In the forum thread on importing zip code data into a database, into files of what size did the asker split the large text file?
* START Source document *
Reputation: 98
I have a 14.7 GB txt file with 4 columns and ~440 Million rows. I have to add them into my database, but I would like to make sure that I don't have duplicates.
Since I have zipcodes/city/latitude/longitude, I figured that I only need to select "distinct latitude and longitude", because there can't be 2 places with same lat AND long.
I want to know if there is a simple solution to make this duplicate's search before I add all my data to the DB.
The file is way to big to make anything with it so I split it in files of 700MB and I used:
LOAD DATA LOCAL INFILE '...\text6.txt' IGNORE
INTO TABLE zipCodes
FIELDS TERMINATED BY ';' LINES TERMINATED BY '\r\n'
(zipCode, city, latitude, longitude);
to add each file into the DB.
Now the problem is after I added about 80M lines, if I try to make the select on the local db it's gonna take me to much time to do it and search for duplicates.
How should I do it? I'm new in this kind of work and need to learn, as much as possible and as fast as possible.
Upvotes: 0
Views: 50
Reputation: 96159
I'd remove/disable the unique index before LOAD FILE for a fast import of all the data.
And after the raw import is done create/activate a new unique index via
ALTER IGNORE TABLE zipCodes ADD UNIQUE (latitude,longitude)
(*mysql-specific extension).
It will (silently) drop duplicates from the table and is usually faster then constantly updating the index when inserting data while the index is active.
Upvotes: 3
* END Source document *
* START Recorded data *
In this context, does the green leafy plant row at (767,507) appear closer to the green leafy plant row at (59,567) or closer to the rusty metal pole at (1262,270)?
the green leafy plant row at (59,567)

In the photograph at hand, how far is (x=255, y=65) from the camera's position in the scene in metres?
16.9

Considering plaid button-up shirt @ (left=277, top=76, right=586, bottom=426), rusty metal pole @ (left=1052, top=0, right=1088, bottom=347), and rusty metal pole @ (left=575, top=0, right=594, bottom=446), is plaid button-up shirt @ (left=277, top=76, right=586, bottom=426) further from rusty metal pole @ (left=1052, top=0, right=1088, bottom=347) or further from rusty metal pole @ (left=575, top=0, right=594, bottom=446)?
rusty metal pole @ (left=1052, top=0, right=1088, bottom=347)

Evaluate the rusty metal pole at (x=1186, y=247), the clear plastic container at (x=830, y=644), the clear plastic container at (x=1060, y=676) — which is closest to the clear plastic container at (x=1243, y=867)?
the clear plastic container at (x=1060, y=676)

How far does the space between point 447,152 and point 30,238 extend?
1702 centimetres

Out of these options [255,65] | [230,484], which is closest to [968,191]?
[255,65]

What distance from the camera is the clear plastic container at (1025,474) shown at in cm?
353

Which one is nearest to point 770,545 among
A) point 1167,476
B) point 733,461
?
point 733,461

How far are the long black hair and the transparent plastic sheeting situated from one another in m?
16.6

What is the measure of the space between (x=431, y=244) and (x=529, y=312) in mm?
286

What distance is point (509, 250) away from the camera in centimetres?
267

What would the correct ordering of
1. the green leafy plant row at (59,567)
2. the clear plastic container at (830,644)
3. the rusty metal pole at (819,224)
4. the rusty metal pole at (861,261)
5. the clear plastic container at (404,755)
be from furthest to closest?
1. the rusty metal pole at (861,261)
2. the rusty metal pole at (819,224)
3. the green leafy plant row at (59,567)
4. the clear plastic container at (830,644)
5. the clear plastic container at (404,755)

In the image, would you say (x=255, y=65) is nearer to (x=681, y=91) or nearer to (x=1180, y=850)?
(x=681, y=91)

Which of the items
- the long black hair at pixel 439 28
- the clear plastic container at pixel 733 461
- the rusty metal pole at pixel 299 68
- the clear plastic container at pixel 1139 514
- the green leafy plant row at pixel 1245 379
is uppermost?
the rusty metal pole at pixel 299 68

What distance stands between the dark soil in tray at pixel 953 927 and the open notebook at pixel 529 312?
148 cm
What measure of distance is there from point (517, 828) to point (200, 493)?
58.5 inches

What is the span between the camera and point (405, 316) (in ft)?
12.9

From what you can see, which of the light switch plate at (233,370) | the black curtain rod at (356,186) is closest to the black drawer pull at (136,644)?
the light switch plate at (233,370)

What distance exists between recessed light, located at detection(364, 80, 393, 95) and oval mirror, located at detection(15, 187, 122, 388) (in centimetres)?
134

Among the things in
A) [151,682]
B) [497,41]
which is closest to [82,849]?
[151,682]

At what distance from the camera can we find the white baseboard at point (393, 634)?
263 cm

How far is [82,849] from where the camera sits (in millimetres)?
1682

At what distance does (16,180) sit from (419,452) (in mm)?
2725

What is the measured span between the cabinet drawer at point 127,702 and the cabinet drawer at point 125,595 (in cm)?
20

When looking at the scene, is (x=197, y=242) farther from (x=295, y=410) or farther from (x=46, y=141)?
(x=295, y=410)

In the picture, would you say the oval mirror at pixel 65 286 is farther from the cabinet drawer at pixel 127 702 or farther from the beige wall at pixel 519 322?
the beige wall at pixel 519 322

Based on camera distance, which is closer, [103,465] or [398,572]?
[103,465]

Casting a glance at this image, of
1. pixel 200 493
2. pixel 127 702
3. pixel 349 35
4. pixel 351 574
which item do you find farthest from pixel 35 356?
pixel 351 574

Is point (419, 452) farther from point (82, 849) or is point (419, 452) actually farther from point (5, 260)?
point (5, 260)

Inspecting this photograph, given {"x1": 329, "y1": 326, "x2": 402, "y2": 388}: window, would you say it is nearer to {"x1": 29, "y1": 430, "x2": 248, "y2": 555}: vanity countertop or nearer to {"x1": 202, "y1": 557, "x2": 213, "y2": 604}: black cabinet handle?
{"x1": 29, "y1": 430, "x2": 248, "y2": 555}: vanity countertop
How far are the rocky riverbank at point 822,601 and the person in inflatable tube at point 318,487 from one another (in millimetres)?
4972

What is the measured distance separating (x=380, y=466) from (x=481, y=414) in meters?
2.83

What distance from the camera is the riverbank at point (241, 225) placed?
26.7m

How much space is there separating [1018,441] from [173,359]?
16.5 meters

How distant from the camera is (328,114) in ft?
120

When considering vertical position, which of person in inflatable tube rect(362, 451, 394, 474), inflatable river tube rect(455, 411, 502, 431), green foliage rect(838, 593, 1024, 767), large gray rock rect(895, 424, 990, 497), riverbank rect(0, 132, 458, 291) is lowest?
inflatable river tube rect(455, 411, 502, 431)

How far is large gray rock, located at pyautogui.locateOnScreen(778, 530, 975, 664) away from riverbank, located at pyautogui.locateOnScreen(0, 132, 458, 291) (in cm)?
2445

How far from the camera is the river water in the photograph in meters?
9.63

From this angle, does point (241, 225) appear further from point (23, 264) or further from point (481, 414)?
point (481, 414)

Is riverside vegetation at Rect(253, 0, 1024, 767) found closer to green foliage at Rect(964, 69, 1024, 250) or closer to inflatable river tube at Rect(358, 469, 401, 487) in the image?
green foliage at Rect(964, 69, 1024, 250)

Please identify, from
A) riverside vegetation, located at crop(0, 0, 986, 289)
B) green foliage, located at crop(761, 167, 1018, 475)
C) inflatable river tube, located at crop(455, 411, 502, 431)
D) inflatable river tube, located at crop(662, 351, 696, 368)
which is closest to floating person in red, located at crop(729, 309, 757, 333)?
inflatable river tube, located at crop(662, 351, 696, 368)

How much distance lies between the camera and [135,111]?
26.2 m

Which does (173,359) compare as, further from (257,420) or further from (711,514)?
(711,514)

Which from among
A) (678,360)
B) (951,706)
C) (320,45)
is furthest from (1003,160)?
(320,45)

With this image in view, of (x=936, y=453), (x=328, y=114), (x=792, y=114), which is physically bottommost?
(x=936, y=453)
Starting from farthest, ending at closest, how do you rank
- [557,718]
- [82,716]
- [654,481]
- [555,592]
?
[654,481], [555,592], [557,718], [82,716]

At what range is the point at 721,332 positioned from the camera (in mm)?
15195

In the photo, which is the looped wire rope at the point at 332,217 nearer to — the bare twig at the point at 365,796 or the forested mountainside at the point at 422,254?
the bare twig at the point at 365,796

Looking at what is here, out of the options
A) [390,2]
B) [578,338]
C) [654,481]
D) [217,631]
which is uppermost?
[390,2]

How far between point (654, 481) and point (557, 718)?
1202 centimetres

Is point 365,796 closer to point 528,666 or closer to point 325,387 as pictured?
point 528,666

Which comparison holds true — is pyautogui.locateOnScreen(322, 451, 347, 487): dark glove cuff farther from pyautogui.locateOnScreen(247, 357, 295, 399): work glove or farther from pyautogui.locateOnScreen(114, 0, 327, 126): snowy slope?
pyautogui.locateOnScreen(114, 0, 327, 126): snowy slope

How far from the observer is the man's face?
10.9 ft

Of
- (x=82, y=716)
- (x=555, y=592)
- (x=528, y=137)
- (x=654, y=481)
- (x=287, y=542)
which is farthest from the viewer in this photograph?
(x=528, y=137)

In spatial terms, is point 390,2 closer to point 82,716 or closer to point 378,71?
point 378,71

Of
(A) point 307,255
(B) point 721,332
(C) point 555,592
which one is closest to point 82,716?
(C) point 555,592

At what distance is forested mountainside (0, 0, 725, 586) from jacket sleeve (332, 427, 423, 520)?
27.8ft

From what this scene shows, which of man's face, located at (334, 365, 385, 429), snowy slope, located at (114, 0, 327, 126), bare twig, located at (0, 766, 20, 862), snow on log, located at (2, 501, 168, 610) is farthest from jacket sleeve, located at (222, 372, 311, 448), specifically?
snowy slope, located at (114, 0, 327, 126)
* END Recorded data *
▸ **Completed task**: Files of 700MB.